▶ [Your goal]: Copy out the stretch from "Cooperative Engagement Capability" through "and weapons systems." in the text on the ship Carr's service history.

▶ [Text extract]:

· · · ·

On 31 October 1991 Carr sailed from Charleston for her second operation deployment, assigned to the Commander, Middle East Force. En route the Red Sea, Carr made port visits to the Alicante, Palma Majorca, Spain, Naples Italy, Athens Greece and Hiafa Israel, then transited the Suez Canal. During this deployment, Carr spend the first half assigned to tanker escort duties in the Strait of Hormuz and Maritime Interdiction Force in support of UN sanctions of Iraq. The later part of the cruise was spent operating in the Northern Red Sea, conducting electronic surveillance and early warning duties for the units operating to the south. Carr left the Red Sea the end of March 1991 and returned to Charleston a month later.

Cooperative Engagement Capability
The Carr underwent major upgrades in 1995, leading to two dual missile firing operations near Puerto Rico testing a new generation of wireless-networked targeting and weapons systems.

Change of command and final two deployments

In October 2010, Carr's final change of command took place pier side in Norfolk, Virginia when Commander Patrick Kulakowski relieved Commander Eric Ver Hage. Carr completed a dry-docking availability at NORSHIPCO in Norfolk to close out 2010 before completing a January–February COMPTUEX in preparation for deployment. In June, 2011 Carr arrived in Staten Island, NY for New York City Fleet Week and Boston, MA for Dorchester Day.  On 14 June 2011 (returned 15 Nov 2011) Carr departed for a combined Northern European Theater Security Cooperation Deployment and Caribbean Countering Illicit Traffic deployment.  Countries visited included the Azores, England, Russia, Finland, Estonia, Lithuania, Latvia, Poland, Norway, Scotland, Cuba, Panama, Costa Rica, and Curaçao.

· · · ·

[Spatial reasoning dataset excerpts]
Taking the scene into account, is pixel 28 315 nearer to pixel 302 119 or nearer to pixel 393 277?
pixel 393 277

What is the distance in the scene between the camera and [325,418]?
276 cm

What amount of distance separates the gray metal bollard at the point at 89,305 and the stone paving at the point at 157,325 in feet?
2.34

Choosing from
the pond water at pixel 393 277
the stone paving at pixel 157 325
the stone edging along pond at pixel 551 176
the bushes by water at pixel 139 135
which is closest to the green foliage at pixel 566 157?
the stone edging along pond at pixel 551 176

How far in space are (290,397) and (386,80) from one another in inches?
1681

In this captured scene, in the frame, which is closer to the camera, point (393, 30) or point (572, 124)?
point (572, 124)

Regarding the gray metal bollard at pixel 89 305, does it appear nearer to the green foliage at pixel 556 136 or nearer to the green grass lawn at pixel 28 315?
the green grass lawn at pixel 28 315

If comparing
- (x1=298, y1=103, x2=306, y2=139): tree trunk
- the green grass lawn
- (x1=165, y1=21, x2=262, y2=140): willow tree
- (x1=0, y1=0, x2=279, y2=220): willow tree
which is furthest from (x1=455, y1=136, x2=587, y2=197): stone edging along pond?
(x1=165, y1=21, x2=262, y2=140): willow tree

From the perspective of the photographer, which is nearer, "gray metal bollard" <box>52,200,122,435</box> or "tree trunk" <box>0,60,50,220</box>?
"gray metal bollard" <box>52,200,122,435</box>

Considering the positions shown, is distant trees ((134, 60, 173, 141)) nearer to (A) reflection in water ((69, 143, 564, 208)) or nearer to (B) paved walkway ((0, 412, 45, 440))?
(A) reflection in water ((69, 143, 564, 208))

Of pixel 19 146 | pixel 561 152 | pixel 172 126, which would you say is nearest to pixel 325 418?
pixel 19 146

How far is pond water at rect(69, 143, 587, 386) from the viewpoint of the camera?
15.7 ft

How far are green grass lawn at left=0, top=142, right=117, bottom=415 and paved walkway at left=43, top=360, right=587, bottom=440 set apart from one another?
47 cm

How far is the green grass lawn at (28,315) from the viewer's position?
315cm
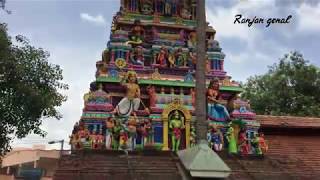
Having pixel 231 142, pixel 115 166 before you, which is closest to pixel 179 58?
pixel 231 142

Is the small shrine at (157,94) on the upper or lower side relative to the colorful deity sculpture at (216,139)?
upper

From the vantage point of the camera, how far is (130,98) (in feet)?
44.7

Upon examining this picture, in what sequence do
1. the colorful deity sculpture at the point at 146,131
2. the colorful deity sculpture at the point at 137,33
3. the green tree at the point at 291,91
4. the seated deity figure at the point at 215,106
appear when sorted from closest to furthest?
the colorful deity sculpture at the point at 146,131
the seated deity figure at the point at 215,106
the colorful deity sculpture at the point at 137,33
the green tree at the point at 291,91

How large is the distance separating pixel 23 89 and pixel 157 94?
14.1 feet

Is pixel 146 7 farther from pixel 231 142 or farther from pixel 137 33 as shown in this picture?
pixel 231 142

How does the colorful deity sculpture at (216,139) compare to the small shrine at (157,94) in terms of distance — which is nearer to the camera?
the small shrine at (157,94)

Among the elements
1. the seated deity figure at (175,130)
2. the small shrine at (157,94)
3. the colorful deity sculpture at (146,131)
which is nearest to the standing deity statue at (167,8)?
the small shrine at (157,94)

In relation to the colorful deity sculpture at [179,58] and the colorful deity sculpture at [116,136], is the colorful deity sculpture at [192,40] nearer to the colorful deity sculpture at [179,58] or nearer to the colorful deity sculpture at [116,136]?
the colorful deity sculpture at [179,58]

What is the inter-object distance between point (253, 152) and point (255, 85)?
13450mm

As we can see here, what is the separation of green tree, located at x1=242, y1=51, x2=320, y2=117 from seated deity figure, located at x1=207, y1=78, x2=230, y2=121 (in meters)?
10.8

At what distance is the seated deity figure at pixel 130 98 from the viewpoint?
13.5 m

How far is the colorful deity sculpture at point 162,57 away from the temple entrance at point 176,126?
67.5 inches

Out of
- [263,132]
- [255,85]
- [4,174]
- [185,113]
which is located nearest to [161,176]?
[185,113]

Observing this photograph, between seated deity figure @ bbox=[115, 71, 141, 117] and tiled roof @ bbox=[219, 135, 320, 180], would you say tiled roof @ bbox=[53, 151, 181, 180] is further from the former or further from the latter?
tiled roof @ bbox=[219, 135, 320, 180]
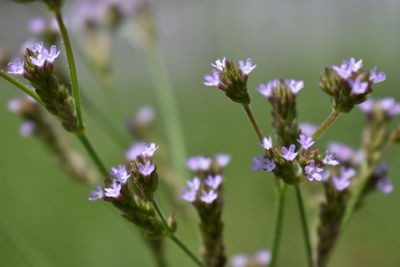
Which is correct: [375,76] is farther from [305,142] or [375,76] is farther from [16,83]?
[16,83]

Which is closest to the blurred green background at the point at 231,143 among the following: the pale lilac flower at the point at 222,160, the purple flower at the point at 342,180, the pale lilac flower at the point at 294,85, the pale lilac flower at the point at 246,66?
the purple flower at the point at 342,180

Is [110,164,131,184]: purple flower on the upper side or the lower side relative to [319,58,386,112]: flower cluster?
lower

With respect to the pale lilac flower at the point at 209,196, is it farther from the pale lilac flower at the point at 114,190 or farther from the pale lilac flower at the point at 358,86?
the pale lilac flower at the point at 358,86

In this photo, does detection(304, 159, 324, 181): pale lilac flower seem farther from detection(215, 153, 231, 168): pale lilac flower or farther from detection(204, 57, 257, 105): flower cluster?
detection(215, 153, 231, 168): pale lilac flower

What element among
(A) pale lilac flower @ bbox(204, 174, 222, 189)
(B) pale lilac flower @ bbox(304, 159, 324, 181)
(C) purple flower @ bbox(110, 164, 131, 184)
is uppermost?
(A) pale lilac flower @ bbox(204, 174, 222, 189)

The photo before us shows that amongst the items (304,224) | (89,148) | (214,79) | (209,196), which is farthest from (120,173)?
(304,224)

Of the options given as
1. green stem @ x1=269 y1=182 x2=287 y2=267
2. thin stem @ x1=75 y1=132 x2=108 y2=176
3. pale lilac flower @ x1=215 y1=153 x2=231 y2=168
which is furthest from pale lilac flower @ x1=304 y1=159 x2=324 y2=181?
thin stem @ x1=75 y1=132 x2=108 y2=176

· · · ·

▶ [Exercise output]:
Cooperative Engagement Capability
The Carr underwent major upgrades in 1995, leading to two dual missile firing operations near Puerto Rico testing a new generation of wireless-networked targeting and weapons systems.